Рядом с кроватью, на ночном столике, лежали кое-какие из её безделушек, знакомые до боли.
— Хуан Гонсало… — прошептала девушка, — ты можешь простить меня? Я понимаю, как было тебе тяжело расстаться со мной, и теперь возврата к прошлому нет.
Девушка прикрыла глаза, но всё равно тёплое пламя камина не исчезло. Оно тёплым красноватым отблеском ощущалось и сквозь прикрытые веки.
«Как мне одиноко, — подумала Марианна. — Казалось бы, я должна радоваться, вновь со мной мать и отец. Но нет тебя, Хуан Гонсало».
И девушке вспомнился пустой дом, рождественская ёлка и вкус поцелуя.

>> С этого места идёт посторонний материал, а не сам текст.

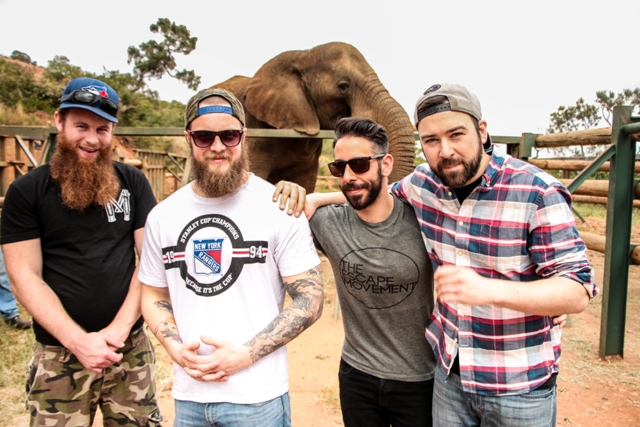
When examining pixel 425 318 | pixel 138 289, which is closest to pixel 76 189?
pixel 138 289

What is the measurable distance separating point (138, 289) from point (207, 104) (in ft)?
3.41

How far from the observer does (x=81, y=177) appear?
2.45 meters

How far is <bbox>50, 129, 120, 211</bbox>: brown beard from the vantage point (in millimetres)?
2434

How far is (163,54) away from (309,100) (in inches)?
1331

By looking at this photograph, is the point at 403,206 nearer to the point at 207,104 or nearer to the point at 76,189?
the point at 207,104

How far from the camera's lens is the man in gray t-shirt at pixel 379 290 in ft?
7.28

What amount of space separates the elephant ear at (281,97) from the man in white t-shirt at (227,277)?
191 inches

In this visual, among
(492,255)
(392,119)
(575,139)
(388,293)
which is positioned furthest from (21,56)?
(492,255)

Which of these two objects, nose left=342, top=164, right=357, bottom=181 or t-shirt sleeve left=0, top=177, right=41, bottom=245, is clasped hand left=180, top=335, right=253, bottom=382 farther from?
t-shirt sleeve left=0, top=177, right=41, bottom=245

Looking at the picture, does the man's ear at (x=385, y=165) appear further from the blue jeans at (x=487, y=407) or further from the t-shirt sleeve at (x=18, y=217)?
the t-shirt sleeve at (x=18, y=217)

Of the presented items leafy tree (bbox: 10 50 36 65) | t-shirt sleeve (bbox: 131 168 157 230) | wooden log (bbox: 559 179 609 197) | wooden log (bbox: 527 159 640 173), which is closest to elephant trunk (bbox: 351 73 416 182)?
wooden log (bbox: 559 179 609 197)

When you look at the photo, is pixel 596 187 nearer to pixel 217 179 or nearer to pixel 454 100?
pixel 454 100

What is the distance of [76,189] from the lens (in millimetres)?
2430

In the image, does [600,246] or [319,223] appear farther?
[600,246]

Это был, наверное, единственный момент в её жизни, когда она по-настоящему была счастлива.
Нестерпимо болела рана, но в этой боли Марианна находила не страдание, а утешение.

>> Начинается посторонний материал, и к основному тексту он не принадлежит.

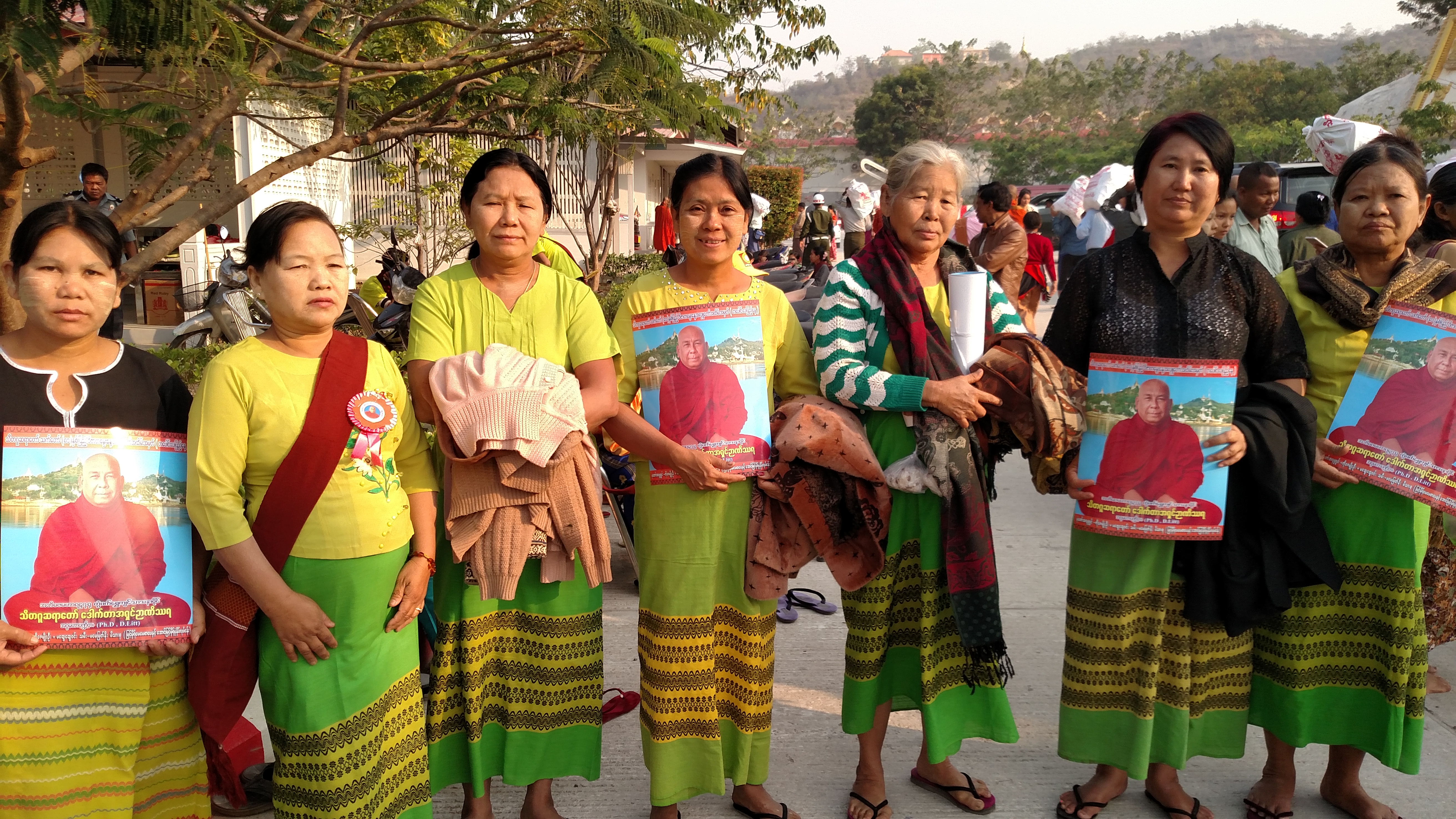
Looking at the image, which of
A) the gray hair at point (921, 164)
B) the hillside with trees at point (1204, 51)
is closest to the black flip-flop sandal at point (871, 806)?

— Я тоже страдаю, Хуан Гонсало, — шептала она. — Не только тебе сейчас плохо… Ты сможешь кое-чего добиться в жизни, теперь тебе не придётся тратить силы и на меня. Я не стану донимать тебя своими капризами.
Боль постепенно переходила в усталость, Марианну клонило в сон. Ей казалось, кровать раскачивается под ней, убаюкивая.
. «Ну, вот и всё, — подумала девушка, — ещё одна часть моей жизни прожита. Как жаль, ничего не получилось, а ведь всё шло так хорошо. Я поняла, что такое самой зарабатывать на хлеб, что такое любить».
Она прикоснулась ладонью к своей ране, ощутив на повязке запёкшуюся кровь.
«Ты должен простить меня, Хуан Гонсало, за всё, что я для тебя сделала плохого. Вряд ли мне представится возможность увидеть тебя вновь. Я навсегда запомню полумрак, шум холодного дождя, запомню вкус твоего поцелуя. Чтобы потом ни случилось, я буду помнить тебя, буду вспоминать тебя с нежностью».
Девушка прислушалась: возле двери её спальни говорили дон Диего и сиделка.
Дверь скрипнула, и пожилая сиделка заглянула в спальню.
Марианна тут же притворилась спящей. Она услышала осторожные шаги и ощутила на себе взгляд.
Чуть приоткрыв веки, девушка посмотрела на мир. Возле кровати стояли пожилая сиделка и дон Диего.
— Я думаю, вам лучше устроиться здесь, — предложил сеньор Кортес.
— Но сеньор де Суэро распорядился, чтобы я ждала в коридоре.
— А что вам сказала сеньора де Суэро?